Build an R model and save to SQL Server (walkthrough)

Applies to: SQL Server 2016 (13.x) and later versions

In this step, learn how to build a machine learning model and save the model in SQL Server. By saving a model, you can call it directly from Transact-SQL code, using the system stored procedure, sp_execute_external_script or the PREDICT (T-SQL) function.

Prerequisites

This step assumes an ongoing R session based on previous steps in this walkthrough. It uses the connection strings and data source objects created in those steps. The following tools and packages are used to run the script.

  • Rgui.exe to run R commands
  • Management Studio to run T-SQL
  • ROCR package
  • RODBC package

Create a stored procedure to save models

This step uses a stored procedure to save a trained model to SQL Server. Creating a stored procedure to perform this operation makes the task easier.

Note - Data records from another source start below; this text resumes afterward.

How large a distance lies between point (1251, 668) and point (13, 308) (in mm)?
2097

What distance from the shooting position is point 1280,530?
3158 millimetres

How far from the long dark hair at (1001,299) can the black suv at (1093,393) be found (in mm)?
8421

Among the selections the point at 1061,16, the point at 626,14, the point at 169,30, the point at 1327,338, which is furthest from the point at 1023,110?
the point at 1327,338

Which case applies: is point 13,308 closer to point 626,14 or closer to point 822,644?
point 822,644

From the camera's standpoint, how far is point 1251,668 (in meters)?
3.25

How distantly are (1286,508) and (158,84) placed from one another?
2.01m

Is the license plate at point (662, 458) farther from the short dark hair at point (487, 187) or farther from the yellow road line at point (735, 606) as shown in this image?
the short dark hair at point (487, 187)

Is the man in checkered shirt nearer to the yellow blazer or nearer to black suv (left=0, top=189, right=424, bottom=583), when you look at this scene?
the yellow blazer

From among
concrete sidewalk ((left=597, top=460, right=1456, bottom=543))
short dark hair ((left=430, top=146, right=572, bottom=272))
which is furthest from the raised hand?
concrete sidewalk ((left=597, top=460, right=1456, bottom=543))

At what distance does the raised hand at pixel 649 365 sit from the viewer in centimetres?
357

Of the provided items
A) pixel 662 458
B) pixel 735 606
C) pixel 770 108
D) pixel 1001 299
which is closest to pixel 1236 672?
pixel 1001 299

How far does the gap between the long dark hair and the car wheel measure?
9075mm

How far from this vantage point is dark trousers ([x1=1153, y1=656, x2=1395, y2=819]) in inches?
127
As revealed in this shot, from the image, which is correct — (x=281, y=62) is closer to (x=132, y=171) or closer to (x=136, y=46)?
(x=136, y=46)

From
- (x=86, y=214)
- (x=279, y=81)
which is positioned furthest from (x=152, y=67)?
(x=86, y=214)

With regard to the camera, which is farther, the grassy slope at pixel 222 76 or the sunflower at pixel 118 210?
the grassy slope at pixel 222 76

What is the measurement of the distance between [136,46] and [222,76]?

Run the following T-SQL code in a query windows in Management Studio to create the stored procedure.

USE [NYCTaxi_Sample]
GO

SET ANSI_NULLS ON
GO
SET QUOTED_IDENTIFIER ON
GO

IF EXISTS (SELECT * FROM sys.objects WHERE type = 'P' AND name = 'PersistModel')
  DROP PROCEDURE PersistModel
GO

CREATE PROCEDURE [dbo].[PersistModel] @m nvarchar(max)
AS
BEGIN
	-- SET NOCOUNT ON added to prevent extra result sets from
	-- interfering with SELECT statements.
	SET NOCOUNT ON;
	insert into nyc_taxi_models (model) values (convert(varbinary(max),@m,2))
END
GO

Note

If you get an error, make sure that your login has permission to create objects. You can grant explicit permissions to create objects by running a T-SQL statement like this: exec sp_addrolemember 'db_owner', '<user_name>'.

Create a classification model using rxLogit

The model is a binary classifier that predicts whether the taxi driver is likely to get a tip on a particular ride or not. You'll use the data source you created in the previous lesson to train the tip classifier, using logistic regression.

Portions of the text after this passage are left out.